Source document

========

# I promoted my first student to shodan...



## Makalakumu (Aug 13, 2009)

...and feel great!

This was a real benchmark for me and my student.  We've worked out for years together and he stuck with my dojang through thick and thin.  In the end, he showed a lot of by taking his training on by himself after I moved away.  He found the right people and traveled and we collaborated when we could and finally, I felt ready to promote him.

The test took place over a few days.  We worked out indoors and outdoors and pretty much ran through everything I needed to with him.  In reality, the test had been occurring slowly over the past eight years through the blood, sweat, and grit of the dojang and the mat.  In the end, I felt like I was more of a colleague then a student and I knew the promotion was the right thing to do.

So, Kudos _Uki-san_ (*Novitiate* here on MT) you deserved your new rank and I am proud of you.


----------



## Carol (Aug 13, 2009)

Congratulations Novitiate!  And Congratulations John!   That took some doing...


----------



## shesulsa (Aug 13, 2009)

Hey, that's awesome! Congrats to you both!


----------



## arnisador (Aug 13, 2009)

Great!


----------



## mwd0818 (Aug 13, 2009)

========

Records from a collection:
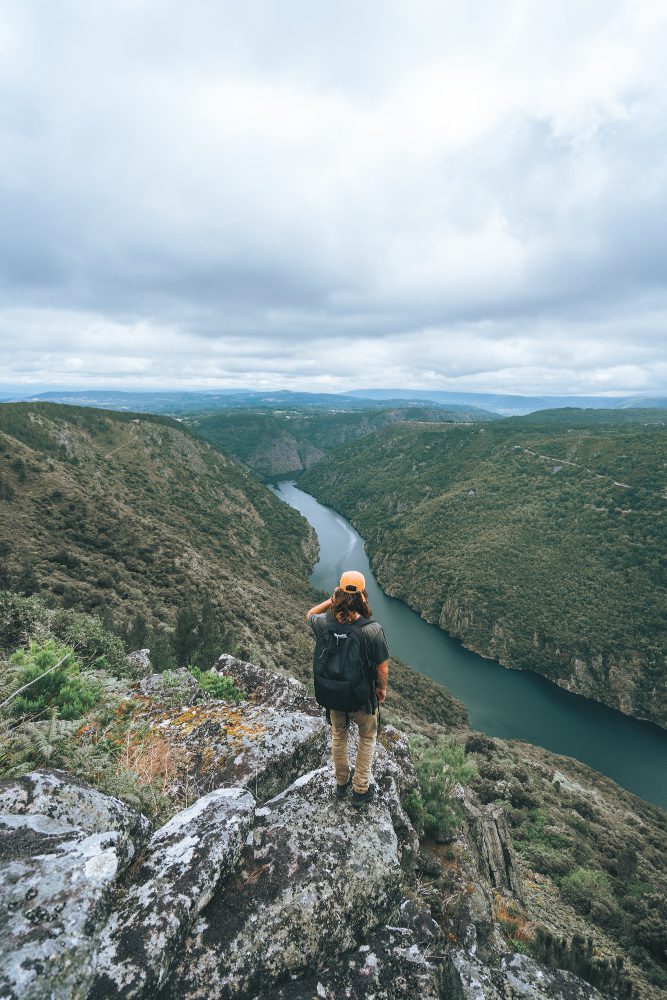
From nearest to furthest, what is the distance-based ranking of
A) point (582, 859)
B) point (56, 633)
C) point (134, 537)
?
point (56, 633) → point (582, 859) → point (134, 537)

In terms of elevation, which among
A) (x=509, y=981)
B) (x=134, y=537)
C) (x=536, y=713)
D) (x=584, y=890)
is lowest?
(x=536, y=713)

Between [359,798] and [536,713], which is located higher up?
Result: [359,798]

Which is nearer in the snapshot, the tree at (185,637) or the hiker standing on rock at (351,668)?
the hiker standing on rock at (351,668)

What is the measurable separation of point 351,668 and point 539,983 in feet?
11.9

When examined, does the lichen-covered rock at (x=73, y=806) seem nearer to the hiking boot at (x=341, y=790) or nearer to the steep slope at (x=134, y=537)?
the hiking boot at (x=341, y=790)

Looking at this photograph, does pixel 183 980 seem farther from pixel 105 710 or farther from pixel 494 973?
pixel 105 710

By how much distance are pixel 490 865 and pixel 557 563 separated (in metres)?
73.9

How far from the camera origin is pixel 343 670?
15.7 ft

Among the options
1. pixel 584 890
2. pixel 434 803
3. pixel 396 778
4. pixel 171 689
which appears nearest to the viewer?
pixel 396 778

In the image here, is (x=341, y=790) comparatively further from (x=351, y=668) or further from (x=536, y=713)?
(x=536, y=713)

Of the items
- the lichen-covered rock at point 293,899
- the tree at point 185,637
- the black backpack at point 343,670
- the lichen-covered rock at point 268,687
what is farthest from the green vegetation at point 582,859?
the tree at point 185,637

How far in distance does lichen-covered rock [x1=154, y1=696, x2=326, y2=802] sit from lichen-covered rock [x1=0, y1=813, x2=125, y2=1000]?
235 cm

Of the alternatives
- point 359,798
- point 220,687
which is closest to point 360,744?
point 359,798

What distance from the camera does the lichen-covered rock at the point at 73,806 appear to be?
368cm
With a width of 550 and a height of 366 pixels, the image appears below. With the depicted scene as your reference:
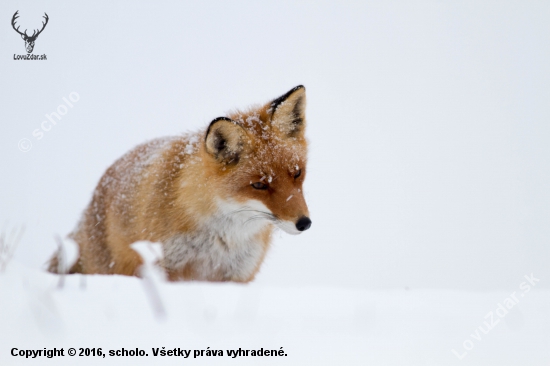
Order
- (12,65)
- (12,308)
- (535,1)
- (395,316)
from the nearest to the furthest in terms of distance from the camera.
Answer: (12,308), (395,316), (12,65), (535,1)

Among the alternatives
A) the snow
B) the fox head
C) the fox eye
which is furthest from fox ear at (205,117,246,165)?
the snow

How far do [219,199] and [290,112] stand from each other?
1329 mm

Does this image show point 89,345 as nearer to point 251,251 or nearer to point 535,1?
point 251,251

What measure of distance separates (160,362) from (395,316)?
138 centimetres

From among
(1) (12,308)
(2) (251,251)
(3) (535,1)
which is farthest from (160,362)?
(3) (535,1)

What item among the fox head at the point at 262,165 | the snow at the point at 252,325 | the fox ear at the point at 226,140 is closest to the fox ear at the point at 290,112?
the fox head at the point at 262,165

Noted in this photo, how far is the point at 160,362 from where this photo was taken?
2.29 m

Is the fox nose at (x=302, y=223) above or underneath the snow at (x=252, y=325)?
above

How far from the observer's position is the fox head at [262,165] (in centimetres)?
518

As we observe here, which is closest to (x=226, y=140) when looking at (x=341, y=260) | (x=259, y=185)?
(x=259, y=185)

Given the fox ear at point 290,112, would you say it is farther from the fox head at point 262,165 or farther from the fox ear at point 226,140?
the fox ear at point 226,140

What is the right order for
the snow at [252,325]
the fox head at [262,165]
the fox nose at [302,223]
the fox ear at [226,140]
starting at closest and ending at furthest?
the snow at [252,325] < the fox nose at [302,223] < the fox head at [262,165] < the fox ear at [226,140]

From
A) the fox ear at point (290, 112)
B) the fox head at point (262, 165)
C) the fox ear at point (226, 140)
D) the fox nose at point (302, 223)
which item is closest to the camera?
the fox nose at point (302, 223)

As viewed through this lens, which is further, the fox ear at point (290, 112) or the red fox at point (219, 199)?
the fox ear at point (290, 112)
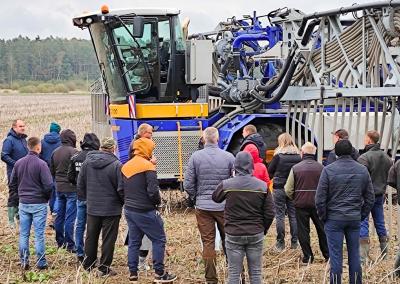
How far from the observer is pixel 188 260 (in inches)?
345

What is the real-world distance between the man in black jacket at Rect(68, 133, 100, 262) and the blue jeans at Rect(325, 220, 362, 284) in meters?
2.99

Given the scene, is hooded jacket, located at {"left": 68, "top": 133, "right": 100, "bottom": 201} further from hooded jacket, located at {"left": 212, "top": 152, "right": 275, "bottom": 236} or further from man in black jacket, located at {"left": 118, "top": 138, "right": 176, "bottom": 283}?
hooded jacket, located at {"left": 212, "top": 152, "right": 275, "bottom": 236}

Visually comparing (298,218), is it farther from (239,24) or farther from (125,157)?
(239,24)

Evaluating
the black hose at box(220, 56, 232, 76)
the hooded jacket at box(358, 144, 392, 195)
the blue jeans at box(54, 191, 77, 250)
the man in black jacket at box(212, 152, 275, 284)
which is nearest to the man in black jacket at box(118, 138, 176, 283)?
the man in black jacket at box(212, 152, 275, 284)

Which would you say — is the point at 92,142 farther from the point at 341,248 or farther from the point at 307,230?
the point at 341,248

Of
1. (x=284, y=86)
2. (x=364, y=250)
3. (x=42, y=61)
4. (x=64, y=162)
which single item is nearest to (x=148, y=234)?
(x=64, y=162)

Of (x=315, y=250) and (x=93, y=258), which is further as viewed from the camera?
(x=315, y=250)

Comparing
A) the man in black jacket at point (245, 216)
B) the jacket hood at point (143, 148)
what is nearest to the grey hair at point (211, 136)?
the jacket hood at point (143, 148)

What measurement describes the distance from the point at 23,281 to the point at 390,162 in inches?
170

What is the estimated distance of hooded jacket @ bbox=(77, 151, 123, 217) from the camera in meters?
8.02

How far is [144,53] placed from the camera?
471 inches

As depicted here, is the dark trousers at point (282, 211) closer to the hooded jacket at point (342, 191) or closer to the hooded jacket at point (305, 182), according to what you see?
the hooded jacket at point (305, 182)

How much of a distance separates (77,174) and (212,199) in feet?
7.48

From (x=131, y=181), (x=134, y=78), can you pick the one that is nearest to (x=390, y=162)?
(x=131, y=181)
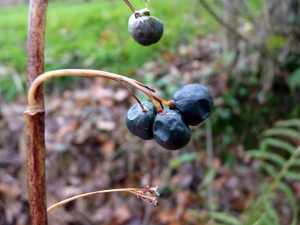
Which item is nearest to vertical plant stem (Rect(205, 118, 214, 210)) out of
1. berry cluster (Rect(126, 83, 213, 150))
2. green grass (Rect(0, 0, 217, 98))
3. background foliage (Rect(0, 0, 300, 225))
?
background foliage (Rect(0, 0, 300, 225))

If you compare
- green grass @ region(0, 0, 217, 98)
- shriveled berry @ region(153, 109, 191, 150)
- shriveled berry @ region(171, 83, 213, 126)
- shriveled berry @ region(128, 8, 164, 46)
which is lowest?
shriveled berry @ region(153, 109, 191, 150)

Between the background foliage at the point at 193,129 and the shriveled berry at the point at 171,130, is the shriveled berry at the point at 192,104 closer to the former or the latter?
the shriveled berry at the point at 171,130

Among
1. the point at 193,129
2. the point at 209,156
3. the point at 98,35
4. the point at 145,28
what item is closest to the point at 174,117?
the point at 145,28

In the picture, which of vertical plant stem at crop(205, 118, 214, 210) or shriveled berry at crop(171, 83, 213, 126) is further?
vertical plant stem at crop(205, 118, 214, 210)

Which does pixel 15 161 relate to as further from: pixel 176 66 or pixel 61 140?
pixel 176 66

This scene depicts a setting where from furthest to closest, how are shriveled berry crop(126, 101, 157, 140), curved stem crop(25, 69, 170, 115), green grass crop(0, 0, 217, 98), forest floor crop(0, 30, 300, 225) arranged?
1. green grass crop(0, 0, 217, 98)
2. forest floor crop(0, 30, 300, 225)
3. shriveled berry crop(126, 101, 157, 140)
4. curved stem crop(25, 69, 170, 115)

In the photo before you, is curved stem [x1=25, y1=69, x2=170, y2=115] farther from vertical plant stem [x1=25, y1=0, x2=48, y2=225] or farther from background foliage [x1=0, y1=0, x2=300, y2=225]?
background foliage [x1=0, y1=0, x2=300, y2=225]
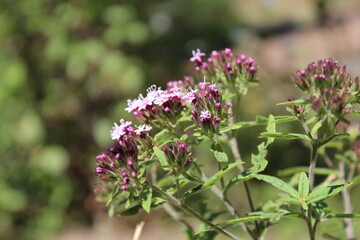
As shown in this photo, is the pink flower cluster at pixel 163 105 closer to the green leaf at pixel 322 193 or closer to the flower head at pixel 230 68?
the flower head at pixel 230 68

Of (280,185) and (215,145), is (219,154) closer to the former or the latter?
(215,145)

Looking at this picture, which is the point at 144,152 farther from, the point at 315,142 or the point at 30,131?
the point at 30,131

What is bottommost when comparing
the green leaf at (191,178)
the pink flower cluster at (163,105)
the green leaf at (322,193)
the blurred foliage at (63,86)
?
the green leaf at (322,193)

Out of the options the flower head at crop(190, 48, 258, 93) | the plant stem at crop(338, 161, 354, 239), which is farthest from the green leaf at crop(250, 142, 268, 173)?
the plant stem at crop(338, 161, 354, 239)

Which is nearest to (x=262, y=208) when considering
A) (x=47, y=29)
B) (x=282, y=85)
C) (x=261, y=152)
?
(x=261, y=152)

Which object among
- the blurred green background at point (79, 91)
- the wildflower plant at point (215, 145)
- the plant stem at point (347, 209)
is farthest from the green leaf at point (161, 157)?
the blurred green background at point (79, 91)
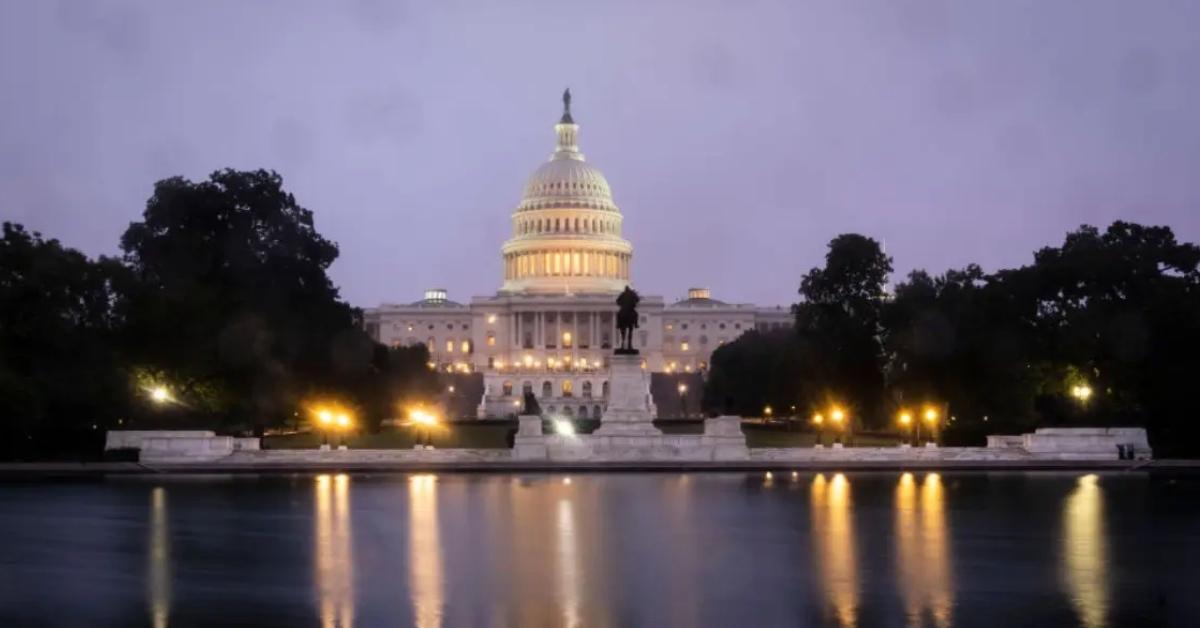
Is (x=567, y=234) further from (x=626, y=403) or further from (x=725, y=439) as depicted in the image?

========

Task requirements
Reproduce the passage of the shodan promotion thread from "The test took" to "thing to do.", changing "dojang" to "school".

Output below
The test took place over a few days.  We worked out indoors and outdoors and pretty much ran through everything I needed to with him.  In reality, the test had been occurring slowly over the past eight years through the blood, sweat, and grit of the school and the mat.  In the end, I felt like I was more of a colleague then a student and I knew the promotion was the right thing to do.